Publié le 01/01/2011

Bruno WEYMULLER

L’arrivée du shale gas aux États-Unis a surpris par son caractère inattendu et la rapidité de son essor. La surprise vient aussi de ce que cette nouveauté concerne une énergie fossile alors que les avancées espérées dans les thématiques énergétiques nouvelles ne sont pas encore décisives. Beaucoup dans l’industrie pétrolière considèrent que la percée technique qui a permis l’exploitation des shale gas est une des innovations les plus importantes des 10 dernières années dans le domaine de l’offre d’énergie.

Toutefois, il est intéressant de revenir plus en détail sur les caractéristiques de cette innovation, pour corriger l’idée d’une percée technologique qui serait apparue récemment mais aussi pour éclairer la nature des barrières qui pourraient retarder sa diffusion internationale.

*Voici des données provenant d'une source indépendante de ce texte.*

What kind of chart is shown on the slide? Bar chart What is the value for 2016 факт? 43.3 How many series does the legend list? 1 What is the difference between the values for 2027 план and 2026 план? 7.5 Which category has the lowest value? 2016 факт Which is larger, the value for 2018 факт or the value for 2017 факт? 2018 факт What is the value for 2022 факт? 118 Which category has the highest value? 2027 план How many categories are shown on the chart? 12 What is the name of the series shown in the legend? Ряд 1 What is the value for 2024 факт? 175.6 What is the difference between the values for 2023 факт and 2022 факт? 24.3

Au départ il y a eu un progrès dans le domaine du forage. A partir de technologies existant depuis longtemps dans l’industrie pétrolière, les promoteurs se sont attachés à un domaine d’application nouveau, les shale gas, et ils ont travaillé en fait pendant une quinzaine d’années à choisir et optimiser les paramètres opérationnels afin de rendre commercial ce type d’exploitation. Des avancées significatives ont été obtenues au début des années 2000 qui ont permis l’essor de la production mais le progrès technique se poursuit encore aujourd’hui. Toutefois cette amélioration technique qui est à l’origine de l’exploitation du shale gas est de nature très appliquée voire expérimentale ce qui rend la maîtrise de ce savoir-faire difficilement accessible à de nouveaux intervenants ne disposant que d’une compréhension théorique sans pratique concrète, acquise à partir de la réalisation de nombreux forages.

Mais il faut aussi revenir sur l’ensemble des conditions qui expliquent le succès américain. Il s’explique par la réunion très particulière de différentes composantes : bien sûr cette avancée technologique, mais aussi une géologie favorable et très bien répertoriée, un tissu industriel très dynamique de petites sociétés pétrolières qui ont suppléé au désintérêt des grands majors, un régime minier adapté, un contexte règlementaire bienveillant dans la période de démarrage et, last but not least, une évolution positive des prix domestiques du gaz.

L’arrivée des gaz non conventionnels a profondément transformé ces dernières années la situation gazière des États-Unis et les perspectives de production de gaz domestique pour les prochaines décennies ont été revues à la hausse même si de grandes incertitudes demeurent. Cette révolution du shale gas peut-elle se diffuser dans le monde au-delà de l’Amérique du Nord ? Le potentiel géologique est sans doute considérable dans beaucoup de pays, même s’il est beaucoup moins bien connu qu’aux États-Unis. Mais l’exploitation de shale gas est un domaine complexe et très technique. Et les caractéristiques existant aux États-Unis sont difficilement transposables ailleurs. Beaucoup de conditions seront nécessaires pour que ces ressources puissent être valorisées ailleurs, au premier rang desquelles une forte volonté politique, éclairée par une vision de long terme d’une stratégie énergétique. L’Australie et la Chine, avec des contextes différents, semblent les posséder. Cela est beaucoup moins évident ailleurs. Mais en tout état de cause la percée des shale gas, même si elle restait dans la prochaine décennie essentiellement limitée à l’Amérique du Nord et à un petit nombre d’autres pays, devrait impacter les marchés gaziers, les prix du gaz et les flux gaziers dans le monde. À moyen terme, l’apport du shale gas est de nature à favoriser un renforcement de la part du gaz dans le mix énergétique mondial mais l’effet au niveau global sera sans doute d’ampleur relativement limitée.